Stored items:
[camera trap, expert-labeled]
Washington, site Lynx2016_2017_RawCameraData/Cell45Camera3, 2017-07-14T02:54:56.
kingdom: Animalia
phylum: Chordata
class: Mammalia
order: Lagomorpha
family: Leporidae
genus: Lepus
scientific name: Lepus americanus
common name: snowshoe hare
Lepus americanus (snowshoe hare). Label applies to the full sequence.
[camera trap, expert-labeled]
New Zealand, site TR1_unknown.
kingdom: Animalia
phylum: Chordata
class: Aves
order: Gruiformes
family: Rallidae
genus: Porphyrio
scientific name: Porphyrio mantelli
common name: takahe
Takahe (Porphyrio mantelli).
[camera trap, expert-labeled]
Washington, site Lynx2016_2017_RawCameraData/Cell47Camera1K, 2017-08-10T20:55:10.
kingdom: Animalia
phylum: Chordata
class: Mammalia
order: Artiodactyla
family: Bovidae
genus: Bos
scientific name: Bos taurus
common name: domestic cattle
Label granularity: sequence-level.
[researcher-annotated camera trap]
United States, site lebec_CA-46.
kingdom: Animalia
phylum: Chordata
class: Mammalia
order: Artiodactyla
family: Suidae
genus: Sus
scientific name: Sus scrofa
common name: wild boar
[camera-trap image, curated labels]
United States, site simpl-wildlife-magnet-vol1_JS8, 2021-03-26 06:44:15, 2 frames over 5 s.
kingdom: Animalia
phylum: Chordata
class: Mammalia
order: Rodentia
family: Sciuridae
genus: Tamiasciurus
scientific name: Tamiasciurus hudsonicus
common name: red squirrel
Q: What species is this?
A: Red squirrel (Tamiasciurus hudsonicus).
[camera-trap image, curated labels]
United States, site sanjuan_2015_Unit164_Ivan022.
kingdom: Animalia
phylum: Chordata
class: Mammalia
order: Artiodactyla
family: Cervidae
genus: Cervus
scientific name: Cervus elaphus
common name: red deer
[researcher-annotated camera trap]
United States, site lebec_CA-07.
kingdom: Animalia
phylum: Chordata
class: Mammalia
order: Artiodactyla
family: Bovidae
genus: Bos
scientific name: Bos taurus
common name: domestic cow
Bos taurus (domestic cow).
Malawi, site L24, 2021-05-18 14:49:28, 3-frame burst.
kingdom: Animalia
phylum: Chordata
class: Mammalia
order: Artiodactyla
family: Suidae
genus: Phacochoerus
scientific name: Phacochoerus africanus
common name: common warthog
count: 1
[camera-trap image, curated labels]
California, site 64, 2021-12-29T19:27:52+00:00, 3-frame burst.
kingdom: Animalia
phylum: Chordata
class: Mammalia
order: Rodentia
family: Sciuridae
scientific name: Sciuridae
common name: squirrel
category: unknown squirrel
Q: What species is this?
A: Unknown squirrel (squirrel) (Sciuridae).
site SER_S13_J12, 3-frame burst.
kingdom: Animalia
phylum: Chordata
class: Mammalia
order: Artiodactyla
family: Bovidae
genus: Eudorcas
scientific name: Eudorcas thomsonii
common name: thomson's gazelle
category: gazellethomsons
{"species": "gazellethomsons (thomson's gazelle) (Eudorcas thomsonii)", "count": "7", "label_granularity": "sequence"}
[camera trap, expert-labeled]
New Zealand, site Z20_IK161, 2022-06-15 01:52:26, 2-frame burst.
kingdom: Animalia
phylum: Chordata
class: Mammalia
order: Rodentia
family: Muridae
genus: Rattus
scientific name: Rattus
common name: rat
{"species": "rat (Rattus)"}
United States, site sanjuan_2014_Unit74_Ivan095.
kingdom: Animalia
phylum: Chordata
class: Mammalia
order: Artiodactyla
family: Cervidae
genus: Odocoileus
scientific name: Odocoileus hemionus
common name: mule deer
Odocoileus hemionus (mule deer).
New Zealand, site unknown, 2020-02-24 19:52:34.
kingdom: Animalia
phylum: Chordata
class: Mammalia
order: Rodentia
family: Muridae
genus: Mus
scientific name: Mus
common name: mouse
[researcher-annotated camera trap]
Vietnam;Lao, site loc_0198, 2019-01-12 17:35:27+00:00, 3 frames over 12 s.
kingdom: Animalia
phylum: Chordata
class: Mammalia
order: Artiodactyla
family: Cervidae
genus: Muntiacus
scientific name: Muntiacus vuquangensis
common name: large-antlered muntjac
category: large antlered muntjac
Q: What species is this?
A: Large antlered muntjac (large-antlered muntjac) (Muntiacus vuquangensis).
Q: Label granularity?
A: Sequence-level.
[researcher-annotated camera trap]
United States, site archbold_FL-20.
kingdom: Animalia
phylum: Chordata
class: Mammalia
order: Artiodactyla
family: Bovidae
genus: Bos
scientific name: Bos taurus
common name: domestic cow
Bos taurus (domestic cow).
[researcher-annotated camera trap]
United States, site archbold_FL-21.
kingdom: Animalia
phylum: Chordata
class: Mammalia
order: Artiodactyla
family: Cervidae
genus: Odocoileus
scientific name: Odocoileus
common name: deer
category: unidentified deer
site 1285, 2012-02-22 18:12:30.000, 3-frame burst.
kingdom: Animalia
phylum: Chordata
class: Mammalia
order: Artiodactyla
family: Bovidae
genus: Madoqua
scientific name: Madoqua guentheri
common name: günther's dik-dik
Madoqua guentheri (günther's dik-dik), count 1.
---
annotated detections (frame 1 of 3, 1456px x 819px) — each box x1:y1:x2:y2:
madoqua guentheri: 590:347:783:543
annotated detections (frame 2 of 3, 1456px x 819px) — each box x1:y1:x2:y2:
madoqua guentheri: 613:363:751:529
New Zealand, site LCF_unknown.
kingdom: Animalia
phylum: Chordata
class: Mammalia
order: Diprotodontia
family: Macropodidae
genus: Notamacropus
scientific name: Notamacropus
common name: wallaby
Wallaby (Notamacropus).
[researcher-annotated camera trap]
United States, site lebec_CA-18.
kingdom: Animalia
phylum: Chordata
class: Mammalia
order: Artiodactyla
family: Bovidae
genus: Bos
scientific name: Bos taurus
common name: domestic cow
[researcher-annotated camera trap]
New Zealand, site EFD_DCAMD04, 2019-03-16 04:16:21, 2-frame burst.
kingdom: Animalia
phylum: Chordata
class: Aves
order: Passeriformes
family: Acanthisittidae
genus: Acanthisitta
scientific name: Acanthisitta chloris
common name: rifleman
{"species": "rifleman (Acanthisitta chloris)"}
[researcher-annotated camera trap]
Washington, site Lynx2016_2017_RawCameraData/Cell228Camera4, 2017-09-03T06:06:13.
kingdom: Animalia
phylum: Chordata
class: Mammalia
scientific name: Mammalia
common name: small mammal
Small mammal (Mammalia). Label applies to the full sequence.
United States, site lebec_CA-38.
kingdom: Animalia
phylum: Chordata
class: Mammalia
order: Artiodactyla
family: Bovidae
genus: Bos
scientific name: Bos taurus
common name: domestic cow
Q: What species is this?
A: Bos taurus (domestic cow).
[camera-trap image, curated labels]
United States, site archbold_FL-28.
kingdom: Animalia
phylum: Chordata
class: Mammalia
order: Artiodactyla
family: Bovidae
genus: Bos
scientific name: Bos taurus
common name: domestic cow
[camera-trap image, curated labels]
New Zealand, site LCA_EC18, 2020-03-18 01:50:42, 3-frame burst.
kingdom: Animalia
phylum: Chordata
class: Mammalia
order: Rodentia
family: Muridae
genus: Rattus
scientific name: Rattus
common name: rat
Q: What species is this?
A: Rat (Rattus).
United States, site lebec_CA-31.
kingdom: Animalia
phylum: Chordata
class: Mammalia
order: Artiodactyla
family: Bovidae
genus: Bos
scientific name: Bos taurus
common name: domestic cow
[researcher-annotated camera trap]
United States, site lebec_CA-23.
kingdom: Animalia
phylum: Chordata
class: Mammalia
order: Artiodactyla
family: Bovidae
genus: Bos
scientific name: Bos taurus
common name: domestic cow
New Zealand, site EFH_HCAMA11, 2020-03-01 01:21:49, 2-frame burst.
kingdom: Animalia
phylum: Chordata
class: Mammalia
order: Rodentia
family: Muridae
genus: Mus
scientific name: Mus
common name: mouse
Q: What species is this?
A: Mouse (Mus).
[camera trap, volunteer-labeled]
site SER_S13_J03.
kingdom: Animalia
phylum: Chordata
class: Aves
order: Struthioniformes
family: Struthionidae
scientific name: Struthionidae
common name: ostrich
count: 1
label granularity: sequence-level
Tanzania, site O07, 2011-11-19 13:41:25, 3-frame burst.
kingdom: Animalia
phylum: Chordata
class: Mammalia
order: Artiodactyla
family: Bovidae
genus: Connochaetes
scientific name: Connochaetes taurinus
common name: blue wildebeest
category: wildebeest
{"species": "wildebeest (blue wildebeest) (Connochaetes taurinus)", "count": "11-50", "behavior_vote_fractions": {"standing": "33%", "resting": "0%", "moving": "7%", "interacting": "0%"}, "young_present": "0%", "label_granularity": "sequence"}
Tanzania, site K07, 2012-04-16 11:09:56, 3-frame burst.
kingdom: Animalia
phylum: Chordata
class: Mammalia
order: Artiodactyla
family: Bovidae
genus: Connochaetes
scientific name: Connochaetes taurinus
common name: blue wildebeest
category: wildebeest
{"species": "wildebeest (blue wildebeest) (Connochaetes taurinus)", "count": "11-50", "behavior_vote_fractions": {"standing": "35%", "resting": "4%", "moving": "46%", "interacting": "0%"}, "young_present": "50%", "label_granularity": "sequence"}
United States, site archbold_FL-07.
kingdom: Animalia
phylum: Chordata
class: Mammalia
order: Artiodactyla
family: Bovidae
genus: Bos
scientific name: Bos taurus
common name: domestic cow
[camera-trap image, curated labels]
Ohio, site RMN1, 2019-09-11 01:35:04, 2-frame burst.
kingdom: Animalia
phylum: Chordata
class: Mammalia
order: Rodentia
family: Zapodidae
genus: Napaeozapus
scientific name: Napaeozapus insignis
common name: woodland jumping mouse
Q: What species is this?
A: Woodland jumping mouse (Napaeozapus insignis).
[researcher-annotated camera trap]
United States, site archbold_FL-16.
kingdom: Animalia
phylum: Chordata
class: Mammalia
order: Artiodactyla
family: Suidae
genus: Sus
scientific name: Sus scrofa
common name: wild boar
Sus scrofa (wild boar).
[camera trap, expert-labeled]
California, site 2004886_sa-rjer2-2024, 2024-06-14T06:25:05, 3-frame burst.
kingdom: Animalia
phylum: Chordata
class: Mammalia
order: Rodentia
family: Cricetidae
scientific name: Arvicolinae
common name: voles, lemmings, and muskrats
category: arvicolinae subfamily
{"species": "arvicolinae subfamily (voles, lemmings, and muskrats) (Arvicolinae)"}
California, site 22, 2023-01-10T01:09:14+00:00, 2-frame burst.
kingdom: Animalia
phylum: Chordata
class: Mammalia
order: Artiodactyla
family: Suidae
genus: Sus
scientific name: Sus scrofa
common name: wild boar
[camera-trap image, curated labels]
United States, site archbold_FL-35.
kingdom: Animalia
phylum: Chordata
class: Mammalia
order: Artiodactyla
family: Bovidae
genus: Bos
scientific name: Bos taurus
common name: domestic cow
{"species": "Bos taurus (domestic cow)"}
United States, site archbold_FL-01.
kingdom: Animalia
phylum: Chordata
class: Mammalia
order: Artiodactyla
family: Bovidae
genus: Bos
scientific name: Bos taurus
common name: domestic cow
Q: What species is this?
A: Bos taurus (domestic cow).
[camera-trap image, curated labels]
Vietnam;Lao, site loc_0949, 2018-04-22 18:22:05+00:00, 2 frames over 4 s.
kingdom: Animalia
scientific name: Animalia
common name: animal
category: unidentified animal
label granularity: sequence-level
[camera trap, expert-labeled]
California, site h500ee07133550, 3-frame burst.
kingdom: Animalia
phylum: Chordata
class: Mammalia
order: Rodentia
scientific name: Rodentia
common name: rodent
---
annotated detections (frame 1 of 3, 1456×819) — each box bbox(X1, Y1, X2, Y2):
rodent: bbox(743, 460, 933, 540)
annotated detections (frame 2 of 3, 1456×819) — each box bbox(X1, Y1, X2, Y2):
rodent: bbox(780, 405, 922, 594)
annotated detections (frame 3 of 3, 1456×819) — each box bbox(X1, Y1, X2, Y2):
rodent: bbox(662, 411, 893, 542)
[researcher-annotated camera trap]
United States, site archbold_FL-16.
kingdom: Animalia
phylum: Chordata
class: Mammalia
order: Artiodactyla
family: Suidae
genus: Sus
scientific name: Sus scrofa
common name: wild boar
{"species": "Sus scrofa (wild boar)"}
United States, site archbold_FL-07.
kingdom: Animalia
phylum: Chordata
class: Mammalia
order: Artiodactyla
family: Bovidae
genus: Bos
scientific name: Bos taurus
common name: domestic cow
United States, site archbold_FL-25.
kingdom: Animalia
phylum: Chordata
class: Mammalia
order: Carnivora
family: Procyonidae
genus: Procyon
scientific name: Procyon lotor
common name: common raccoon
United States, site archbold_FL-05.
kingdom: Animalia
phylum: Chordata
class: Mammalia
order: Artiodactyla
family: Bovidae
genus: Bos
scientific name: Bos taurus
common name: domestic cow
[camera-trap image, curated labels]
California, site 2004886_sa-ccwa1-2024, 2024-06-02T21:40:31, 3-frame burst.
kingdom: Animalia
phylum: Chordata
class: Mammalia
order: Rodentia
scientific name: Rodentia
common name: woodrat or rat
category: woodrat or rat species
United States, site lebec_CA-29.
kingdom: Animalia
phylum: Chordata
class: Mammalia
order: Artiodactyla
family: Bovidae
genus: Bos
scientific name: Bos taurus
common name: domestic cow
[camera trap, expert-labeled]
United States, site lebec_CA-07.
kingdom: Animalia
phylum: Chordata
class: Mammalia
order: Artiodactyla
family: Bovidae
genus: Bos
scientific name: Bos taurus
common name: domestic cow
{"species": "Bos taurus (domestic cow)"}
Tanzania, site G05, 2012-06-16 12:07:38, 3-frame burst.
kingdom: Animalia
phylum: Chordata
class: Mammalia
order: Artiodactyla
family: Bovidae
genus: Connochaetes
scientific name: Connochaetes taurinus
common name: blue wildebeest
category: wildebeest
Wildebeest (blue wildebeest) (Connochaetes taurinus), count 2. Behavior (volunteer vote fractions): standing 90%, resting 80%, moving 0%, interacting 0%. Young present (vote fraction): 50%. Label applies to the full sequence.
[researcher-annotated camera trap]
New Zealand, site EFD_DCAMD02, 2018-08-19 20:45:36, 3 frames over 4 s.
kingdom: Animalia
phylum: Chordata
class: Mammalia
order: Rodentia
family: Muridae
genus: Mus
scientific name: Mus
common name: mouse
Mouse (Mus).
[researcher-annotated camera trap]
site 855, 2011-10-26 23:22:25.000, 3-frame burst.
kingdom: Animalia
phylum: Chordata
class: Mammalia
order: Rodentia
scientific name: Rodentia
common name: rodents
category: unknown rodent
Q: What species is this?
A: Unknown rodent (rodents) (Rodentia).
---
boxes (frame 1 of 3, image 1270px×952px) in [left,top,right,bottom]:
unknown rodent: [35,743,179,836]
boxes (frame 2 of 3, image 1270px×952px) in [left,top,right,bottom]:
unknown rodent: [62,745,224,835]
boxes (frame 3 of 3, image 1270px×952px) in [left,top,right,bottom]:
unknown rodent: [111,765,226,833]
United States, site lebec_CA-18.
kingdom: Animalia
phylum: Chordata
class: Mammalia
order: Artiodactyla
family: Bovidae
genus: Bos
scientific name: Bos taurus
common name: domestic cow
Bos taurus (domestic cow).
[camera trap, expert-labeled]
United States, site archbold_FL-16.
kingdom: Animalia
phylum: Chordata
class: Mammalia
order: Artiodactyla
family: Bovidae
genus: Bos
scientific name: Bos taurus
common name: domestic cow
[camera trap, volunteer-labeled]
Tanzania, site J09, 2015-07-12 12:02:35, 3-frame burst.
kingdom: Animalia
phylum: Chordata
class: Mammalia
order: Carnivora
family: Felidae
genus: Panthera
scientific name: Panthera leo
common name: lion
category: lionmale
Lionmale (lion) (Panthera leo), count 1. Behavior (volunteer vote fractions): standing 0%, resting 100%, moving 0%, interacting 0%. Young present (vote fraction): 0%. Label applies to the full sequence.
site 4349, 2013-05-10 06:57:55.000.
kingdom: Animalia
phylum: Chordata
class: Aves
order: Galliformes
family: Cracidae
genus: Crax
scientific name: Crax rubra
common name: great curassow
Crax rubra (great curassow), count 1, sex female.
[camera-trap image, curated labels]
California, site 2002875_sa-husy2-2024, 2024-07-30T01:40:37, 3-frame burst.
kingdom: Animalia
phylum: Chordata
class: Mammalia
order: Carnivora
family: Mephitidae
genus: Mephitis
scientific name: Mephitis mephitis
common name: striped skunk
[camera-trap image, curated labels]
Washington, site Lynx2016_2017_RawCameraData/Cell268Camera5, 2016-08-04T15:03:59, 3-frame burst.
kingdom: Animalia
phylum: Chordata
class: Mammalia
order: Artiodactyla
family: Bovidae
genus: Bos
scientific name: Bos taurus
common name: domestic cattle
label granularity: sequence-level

**YOUR OBJECTIVE:** The answer must hold only the lines from the first line of the data through the line bearing "scientific name: Lepus americanus", returned exactly.

**OUTPUT OF THE EXERCISE:**
[camera trap, expert-labeled]
Washington, site Lynx2016_2017_RawCameraData/Cell45Camera3, 2017-07-14T02:54:56.
kingdom: Animalia
phylum: Chordata
class: Mammalia
order: Lagomorpha
family: Leporidae
genus: Lepus
scientific name: Lepus americanus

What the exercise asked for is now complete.